**Directions**
Write the next part of the text below about palliative care physician Kathryn Mannix, starting after its final sentence.

[Opening Selected extract section]

Dr Kathryn Mannix has spent her medical career working with people who have incurable, advanced illnesses. Starting in cancer care and changing career to become a pioneer of the new discipline of palliative medicine, she has worked as a palliative care consultant in teams in hospices, hospitals and in patients’ own homes, optimising quality of life even as death is approaching. She is passionate about public education, and having qualified as a Cognitive Behaviour Therapist in 1993, she started the UK’s (possibly the world’s) first CBT clinic exclusively for palliative care patients, and devised ‘CBT First Aid’ training to enable palliative care colleagues to add new skills to their repertoire for helping patients.
I am on a mission to reclaim public understanding of dying.
I have helped to care for thousands of people at the very end of their lives and have seen first-hand the harm done by the Taboo of Death. Instead of dying, people ‘pass away’. They are not ‘dead’, but ‘late,’ ‘lost’ or ‘departed’.

[Closing Selected extract section]
[Opening Extracted data section]

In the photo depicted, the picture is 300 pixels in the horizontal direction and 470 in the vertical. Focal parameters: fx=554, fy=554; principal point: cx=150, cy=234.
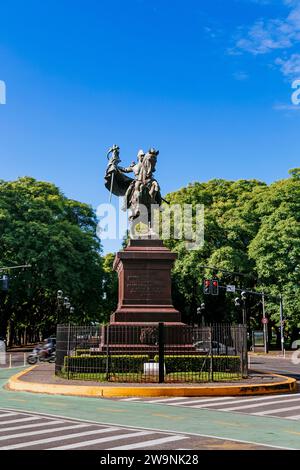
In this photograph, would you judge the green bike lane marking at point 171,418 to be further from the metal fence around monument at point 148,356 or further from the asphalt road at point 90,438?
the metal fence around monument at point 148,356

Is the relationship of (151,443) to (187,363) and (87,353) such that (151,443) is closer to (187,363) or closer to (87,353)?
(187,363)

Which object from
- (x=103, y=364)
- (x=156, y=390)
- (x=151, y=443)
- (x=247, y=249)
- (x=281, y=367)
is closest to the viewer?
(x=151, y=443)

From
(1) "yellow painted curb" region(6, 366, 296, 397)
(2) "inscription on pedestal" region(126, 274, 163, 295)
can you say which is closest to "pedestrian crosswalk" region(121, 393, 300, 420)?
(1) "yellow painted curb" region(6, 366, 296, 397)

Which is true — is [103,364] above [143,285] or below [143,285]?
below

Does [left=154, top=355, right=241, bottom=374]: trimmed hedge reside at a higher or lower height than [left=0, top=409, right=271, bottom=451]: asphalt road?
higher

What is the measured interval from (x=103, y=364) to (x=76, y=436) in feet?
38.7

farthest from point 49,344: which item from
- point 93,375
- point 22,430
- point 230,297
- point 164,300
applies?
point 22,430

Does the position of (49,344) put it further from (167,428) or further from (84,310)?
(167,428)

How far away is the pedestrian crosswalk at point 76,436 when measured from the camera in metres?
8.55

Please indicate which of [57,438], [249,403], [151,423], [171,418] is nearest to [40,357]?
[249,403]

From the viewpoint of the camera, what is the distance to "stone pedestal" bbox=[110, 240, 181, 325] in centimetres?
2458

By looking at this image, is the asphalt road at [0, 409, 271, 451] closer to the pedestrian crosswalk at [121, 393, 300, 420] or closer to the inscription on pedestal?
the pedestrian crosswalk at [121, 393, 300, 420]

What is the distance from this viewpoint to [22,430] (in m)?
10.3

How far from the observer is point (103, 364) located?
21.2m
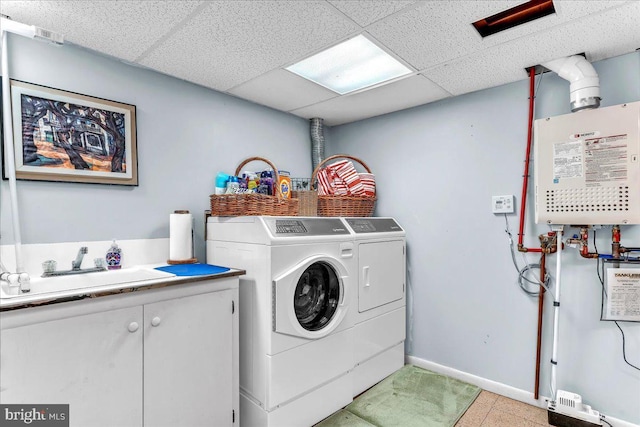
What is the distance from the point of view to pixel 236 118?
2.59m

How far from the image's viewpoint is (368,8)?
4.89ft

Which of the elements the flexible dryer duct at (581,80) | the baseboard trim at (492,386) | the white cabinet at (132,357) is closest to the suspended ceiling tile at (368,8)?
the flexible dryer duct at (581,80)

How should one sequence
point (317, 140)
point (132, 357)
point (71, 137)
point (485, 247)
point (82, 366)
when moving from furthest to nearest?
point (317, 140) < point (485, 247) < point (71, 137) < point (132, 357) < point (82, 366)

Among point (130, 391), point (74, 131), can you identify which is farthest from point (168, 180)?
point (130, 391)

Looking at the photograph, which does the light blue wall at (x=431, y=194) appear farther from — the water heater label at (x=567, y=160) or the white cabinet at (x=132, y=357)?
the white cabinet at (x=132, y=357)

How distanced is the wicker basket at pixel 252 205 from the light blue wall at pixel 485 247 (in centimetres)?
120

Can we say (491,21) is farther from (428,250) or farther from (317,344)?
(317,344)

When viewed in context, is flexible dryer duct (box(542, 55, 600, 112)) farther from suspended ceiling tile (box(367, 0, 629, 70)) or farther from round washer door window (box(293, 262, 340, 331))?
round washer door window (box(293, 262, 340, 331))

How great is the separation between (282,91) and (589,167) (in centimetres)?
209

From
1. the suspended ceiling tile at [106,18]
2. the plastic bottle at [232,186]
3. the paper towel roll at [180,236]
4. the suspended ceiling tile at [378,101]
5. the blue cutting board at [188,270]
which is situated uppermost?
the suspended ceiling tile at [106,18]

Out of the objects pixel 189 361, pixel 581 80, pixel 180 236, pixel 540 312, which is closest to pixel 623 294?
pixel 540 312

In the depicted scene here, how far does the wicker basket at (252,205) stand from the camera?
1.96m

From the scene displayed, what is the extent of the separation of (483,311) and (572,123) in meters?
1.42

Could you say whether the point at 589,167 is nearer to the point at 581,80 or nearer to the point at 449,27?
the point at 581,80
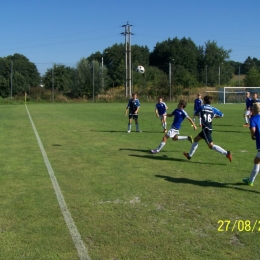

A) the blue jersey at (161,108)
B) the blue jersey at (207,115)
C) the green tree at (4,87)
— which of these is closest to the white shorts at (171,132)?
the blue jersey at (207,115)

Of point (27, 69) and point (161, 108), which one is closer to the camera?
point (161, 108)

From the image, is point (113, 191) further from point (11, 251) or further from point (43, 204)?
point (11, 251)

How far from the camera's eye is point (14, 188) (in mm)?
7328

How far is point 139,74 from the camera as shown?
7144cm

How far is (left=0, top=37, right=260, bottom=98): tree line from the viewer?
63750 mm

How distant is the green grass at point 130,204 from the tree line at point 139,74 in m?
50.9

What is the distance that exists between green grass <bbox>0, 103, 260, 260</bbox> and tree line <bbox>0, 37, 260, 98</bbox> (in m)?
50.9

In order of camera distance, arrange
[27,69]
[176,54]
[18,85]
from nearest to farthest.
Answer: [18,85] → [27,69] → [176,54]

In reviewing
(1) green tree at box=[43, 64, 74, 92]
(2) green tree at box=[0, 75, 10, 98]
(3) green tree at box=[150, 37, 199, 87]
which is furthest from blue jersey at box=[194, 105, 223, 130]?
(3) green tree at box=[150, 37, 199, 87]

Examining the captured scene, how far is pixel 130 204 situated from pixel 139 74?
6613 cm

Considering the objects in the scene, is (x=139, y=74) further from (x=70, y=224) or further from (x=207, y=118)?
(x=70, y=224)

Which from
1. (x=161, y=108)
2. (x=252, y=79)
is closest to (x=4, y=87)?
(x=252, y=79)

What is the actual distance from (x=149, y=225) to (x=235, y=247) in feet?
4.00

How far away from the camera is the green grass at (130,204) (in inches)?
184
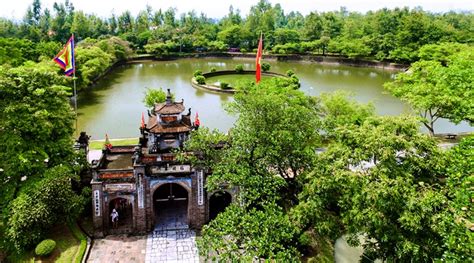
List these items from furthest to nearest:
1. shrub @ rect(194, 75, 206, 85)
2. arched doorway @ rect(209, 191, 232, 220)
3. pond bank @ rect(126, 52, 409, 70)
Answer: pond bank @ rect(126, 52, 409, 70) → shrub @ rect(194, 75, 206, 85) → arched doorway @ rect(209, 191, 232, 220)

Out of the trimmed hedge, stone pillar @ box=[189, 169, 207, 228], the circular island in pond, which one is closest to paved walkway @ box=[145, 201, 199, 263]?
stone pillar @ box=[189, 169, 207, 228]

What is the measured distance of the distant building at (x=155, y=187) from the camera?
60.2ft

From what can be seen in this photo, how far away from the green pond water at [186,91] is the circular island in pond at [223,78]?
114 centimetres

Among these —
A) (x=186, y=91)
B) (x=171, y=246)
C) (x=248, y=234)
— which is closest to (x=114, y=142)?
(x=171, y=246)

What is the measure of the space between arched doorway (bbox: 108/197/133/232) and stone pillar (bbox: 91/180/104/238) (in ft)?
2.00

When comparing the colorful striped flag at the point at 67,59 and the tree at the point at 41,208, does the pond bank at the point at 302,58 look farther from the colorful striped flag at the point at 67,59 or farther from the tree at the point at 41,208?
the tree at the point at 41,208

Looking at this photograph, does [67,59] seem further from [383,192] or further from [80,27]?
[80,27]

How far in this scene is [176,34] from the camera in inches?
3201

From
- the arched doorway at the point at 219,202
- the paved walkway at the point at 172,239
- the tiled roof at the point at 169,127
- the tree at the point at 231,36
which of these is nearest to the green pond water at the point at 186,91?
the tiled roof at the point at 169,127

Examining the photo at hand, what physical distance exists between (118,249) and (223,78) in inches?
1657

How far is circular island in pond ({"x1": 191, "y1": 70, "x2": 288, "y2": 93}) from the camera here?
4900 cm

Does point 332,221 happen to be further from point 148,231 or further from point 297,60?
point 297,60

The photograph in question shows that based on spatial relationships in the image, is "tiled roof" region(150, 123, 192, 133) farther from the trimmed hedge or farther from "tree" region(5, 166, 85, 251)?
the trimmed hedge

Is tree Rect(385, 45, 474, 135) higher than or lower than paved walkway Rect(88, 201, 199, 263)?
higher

[Closing Extracted data section]
[Opening Extracted data section]

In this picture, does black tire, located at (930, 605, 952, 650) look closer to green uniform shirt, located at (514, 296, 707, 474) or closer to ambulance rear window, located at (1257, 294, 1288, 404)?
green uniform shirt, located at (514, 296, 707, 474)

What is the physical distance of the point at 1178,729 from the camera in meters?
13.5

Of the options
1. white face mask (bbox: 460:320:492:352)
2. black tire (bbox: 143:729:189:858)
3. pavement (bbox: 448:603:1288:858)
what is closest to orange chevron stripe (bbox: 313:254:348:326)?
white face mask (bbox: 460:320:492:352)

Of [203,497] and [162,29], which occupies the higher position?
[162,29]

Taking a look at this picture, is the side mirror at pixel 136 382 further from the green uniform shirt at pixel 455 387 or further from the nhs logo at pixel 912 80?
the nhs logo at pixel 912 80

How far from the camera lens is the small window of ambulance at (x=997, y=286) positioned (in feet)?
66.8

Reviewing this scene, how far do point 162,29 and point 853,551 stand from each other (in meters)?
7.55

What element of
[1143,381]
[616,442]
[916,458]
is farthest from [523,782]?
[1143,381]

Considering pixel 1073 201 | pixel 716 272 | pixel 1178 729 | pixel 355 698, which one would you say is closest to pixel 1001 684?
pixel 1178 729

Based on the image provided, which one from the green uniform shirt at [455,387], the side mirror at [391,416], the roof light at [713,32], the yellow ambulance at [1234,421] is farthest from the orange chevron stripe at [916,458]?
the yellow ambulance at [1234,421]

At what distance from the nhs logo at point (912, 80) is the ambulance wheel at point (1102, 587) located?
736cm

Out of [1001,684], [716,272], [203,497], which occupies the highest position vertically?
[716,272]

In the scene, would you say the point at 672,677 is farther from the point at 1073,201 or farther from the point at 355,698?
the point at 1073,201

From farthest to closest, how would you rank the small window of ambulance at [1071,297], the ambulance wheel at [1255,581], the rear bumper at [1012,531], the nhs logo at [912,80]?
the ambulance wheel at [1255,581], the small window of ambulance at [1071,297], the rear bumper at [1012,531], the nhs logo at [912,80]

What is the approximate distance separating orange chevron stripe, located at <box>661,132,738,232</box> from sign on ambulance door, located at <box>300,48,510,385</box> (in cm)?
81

[Closing Extracted data section]
[Opening Extracted data section]

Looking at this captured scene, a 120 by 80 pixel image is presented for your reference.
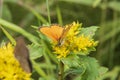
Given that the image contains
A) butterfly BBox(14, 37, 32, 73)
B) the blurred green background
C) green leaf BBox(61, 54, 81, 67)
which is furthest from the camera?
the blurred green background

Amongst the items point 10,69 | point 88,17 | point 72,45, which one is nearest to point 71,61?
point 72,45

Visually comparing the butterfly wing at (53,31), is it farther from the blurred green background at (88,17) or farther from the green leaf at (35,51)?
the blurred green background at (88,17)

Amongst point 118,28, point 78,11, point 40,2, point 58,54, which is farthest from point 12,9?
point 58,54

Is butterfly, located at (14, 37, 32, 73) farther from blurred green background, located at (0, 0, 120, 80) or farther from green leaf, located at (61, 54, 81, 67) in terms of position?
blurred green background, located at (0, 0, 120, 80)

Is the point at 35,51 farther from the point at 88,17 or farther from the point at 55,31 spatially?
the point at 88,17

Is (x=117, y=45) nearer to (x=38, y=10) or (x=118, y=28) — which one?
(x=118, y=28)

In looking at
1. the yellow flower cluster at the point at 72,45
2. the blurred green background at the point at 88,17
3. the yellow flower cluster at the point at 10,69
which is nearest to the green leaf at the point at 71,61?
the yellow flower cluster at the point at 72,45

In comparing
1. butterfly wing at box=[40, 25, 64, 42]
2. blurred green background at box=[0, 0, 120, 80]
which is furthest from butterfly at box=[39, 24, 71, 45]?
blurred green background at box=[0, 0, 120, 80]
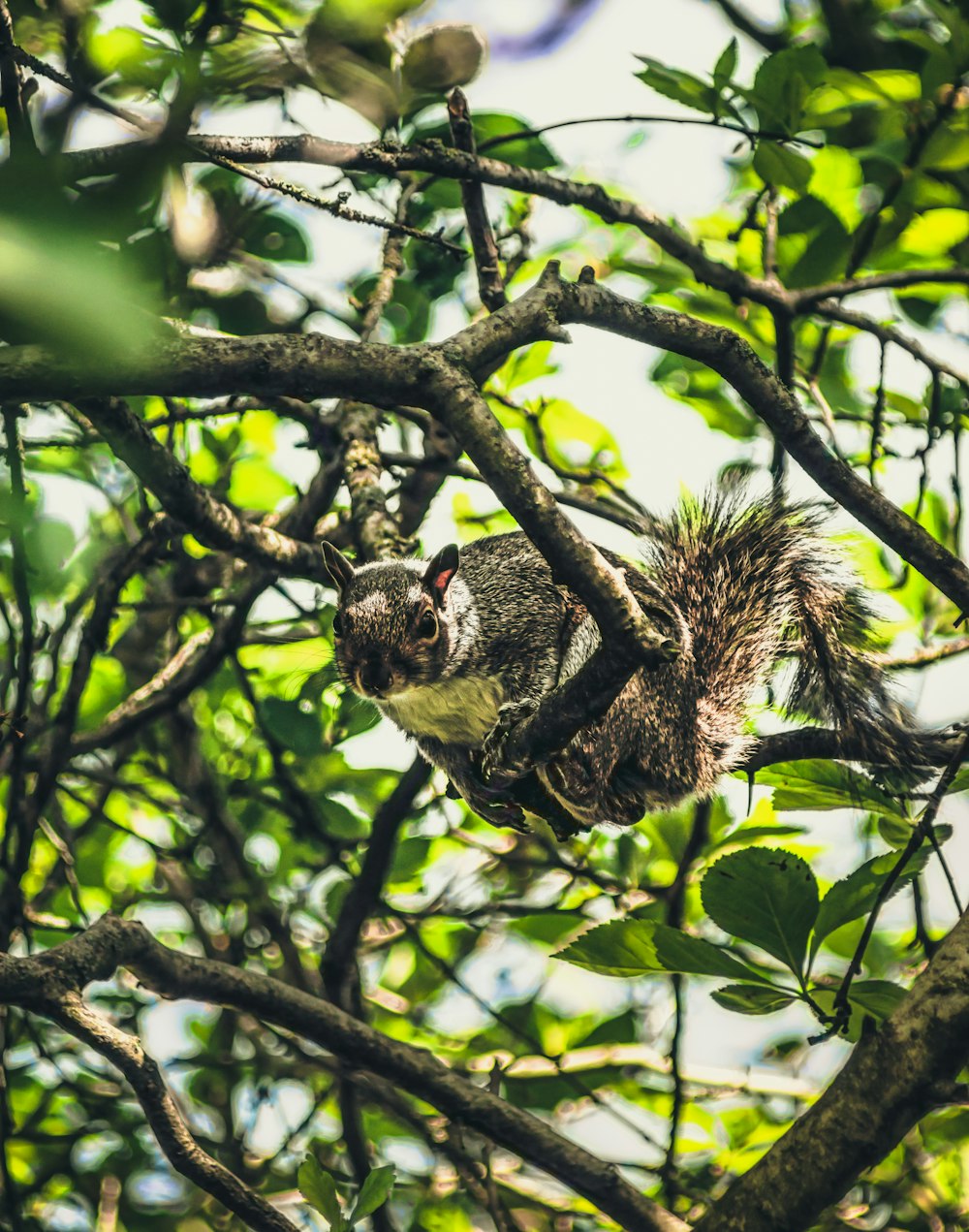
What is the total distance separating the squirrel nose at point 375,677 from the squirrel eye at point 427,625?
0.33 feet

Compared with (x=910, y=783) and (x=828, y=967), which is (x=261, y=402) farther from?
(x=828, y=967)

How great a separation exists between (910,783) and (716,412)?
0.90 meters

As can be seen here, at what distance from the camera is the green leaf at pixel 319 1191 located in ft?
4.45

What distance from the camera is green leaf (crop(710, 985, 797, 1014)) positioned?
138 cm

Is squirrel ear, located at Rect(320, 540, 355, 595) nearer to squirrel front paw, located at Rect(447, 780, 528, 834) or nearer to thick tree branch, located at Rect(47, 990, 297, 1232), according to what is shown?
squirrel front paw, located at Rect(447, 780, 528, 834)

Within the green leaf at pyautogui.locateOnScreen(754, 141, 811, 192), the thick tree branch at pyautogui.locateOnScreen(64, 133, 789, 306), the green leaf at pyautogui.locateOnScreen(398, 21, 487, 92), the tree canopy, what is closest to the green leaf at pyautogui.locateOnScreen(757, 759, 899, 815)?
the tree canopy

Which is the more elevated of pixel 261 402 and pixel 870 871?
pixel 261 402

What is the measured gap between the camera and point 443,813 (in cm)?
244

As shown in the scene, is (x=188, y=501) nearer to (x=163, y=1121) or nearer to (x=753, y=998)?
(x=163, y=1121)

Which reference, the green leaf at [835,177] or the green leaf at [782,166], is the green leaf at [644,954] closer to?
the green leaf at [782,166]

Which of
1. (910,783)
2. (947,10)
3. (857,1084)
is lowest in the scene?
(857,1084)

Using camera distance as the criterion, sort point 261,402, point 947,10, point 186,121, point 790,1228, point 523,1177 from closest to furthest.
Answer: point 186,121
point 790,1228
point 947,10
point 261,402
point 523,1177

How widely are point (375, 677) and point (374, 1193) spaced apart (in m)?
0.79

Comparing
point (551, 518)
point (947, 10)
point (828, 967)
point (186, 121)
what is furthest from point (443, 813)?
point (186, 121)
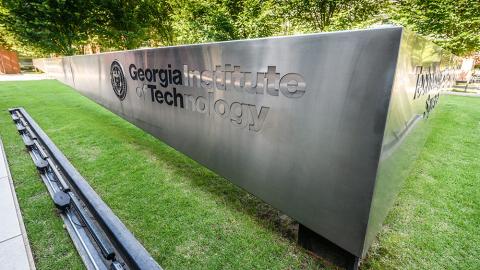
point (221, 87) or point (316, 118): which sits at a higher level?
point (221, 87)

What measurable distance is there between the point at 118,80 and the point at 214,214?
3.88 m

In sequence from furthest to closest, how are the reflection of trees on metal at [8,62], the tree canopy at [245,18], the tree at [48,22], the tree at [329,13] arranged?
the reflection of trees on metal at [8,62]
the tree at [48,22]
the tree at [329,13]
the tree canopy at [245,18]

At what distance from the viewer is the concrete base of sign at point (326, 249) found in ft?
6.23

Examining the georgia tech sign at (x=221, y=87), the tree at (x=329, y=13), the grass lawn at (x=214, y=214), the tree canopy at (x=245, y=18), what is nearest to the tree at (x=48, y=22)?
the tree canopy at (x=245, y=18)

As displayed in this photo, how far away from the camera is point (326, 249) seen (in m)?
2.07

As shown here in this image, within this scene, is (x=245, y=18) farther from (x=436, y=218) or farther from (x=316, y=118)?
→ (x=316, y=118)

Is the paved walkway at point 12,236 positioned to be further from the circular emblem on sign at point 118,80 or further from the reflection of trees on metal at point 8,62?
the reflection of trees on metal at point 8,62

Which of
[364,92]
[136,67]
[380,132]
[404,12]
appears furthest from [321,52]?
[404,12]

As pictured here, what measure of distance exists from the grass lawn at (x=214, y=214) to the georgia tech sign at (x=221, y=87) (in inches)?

[Closing Extracted data section]

**Exercise response**
It’s time to give each other permission to talk about death.
Confronting the process allows us to plan for and relate to our dearest people over the last part of their lives.
My weapon of choice for this campaign is stories.
These are stories about people who could have been your friend, your sister, your dad, your son. These are stories about how dying people embrace living not because they are unusual or brave, but because that’s what humans do. These are stories about normal humans, dying normal human deaths, and they offer us illumination, models for action, and hope.